KETENTUAN LATIHAN: Tulis ulang seluruh daftar berikut tanpa mengubah apa pun, tetapi jangan sertakan gambarnya dalam jawaban.

___ MASUKAN ___

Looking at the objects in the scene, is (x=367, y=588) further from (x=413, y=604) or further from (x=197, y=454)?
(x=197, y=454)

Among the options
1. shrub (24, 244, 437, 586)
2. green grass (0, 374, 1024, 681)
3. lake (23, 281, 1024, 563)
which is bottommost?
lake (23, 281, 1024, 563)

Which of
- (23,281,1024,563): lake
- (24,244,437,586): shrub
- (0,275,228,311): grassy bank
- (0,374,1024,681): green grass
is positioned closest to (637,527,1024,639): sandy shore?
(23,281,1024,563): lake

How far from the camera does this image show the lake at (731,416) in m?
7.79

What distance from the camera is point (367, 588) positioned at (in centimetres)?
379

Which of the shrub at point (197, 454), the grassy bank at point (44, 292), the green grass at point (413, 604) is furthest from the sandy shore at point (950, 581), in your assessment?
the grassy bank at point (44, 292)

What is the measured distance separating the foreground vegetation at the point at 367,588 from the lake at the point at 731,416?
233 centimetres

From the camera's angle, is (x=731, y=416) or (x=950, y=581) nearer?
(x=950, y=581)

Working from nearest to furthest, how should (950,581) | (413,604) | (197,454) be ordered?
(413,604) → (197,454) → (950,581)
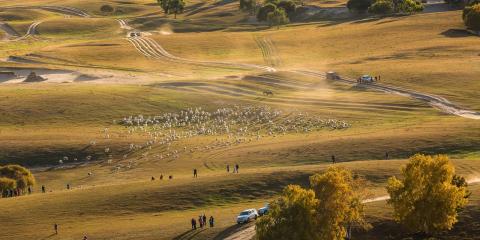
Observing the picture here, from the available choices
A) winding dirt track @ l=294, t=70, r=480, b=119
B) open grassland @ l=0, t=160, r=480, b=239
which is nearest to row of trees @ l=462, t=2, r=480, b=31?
winding dirt track @ l=294, t=70, r=480, b=119

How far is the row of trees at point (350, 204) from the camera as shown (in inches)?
2105

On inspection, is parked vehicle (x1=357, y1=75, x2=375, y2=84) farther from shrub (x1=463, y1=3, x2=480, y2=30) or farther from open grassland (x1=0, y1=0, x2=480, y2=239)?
shrub (x1=463, y1=3, x2=480, y2=30)

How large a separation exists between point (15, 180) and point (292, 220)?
136ft

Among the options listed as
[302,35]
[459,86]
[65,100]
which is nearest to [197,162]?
[65,100]

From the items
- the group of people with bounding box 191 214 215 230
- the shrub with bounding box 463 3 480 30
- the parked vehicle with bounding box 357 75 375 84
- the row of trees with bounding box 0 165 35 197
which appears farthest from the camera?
the shrub with bounding box 463 3 480 30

___

JAWABAN LATIHAN:
Looking at the objects in the scene, is (x=367, y=588) further from (x=413, y=604) or further from (x=197, y=454)?
(x=197, y=454)

Among the options
1. shrub (24, 244, 437, 586)
2. green grass (0, 374, 1024, 681)
3. lake (23, 281, 1024, 563)
which is bottommost?
lake (23, 281, 1024, 563)

Which of
- (23,281,1024,563): lake
- (24,244,437,586): shrub
- (0,275,228,311): grassy bank
- (0,374,1024,681): green grass
is positioned closest to (637,527,1024,639): sandy shore?
(23,281,1024,563): lake

How far from the camera does this image show the lake at (731,416) in m?
7.79

What distance from the camera is point (367, 588) positioned at (in centimetres)?
379

Which of the shrub at point (197, 454), the grassy bank at point (44, 292), the green grass at point (413, 604) is furthest from the sandy shore at point (950, 581), in your assessment?
the grassy bank at point (44, 292)

What is the measured distance separating the foreground vegetation at the point at 367,588 from the lake at the point at 731,416?
233 centimetres

From the camera's angle, is (x=731, y=416) or (x=950, y=581) nearer?
(x=950, y=581)

Working from nearest to furthest, how should (950,581) | (413,604) | (197,454) be ordered?
(413,604) → (197,454) → (950,581)
Observing the picture here, from the available choices
A) winding dirt track @ l=294, t=70, r=480, b=119
B) open grassland @ l=0, t=160, r=480, b=239
which is nearest to row of trees @ l=462, t=2, r=480, b=31?
winding dirt track @ l=294, t=70, r=480, b=119

How far is the row of trees at point (350, 204) from the camera as shown (in inches)?
2105

On inspection, is parked vehicle (x1=357, y1=75, x2=375, y2=84) farther from shrub (x1=463, y1=3, x2=480, y2=30) or farther from open grassland (x1=0, y1=0, x2=480, y2=239)?
shrub (x1=463, y1=3, x2=480, y2=30)

How large a separation exists between point (15, 180) and point (292, 220)?
136ft

Among the options listed as
[302,35]
[459,86]
[65,100]
which is nearest to [197,162]?
[65,100]

From the items
- the group of people with bounding box 191 214 215 230
- the shrub with bounding box 463 3 480 30
- the parked vehicle with bounding box 357 75 375 84
- the row of trees with bounding box 0 165 35 197
which appears farthest from the camera?
the shrub with bounding box 463 3 480 30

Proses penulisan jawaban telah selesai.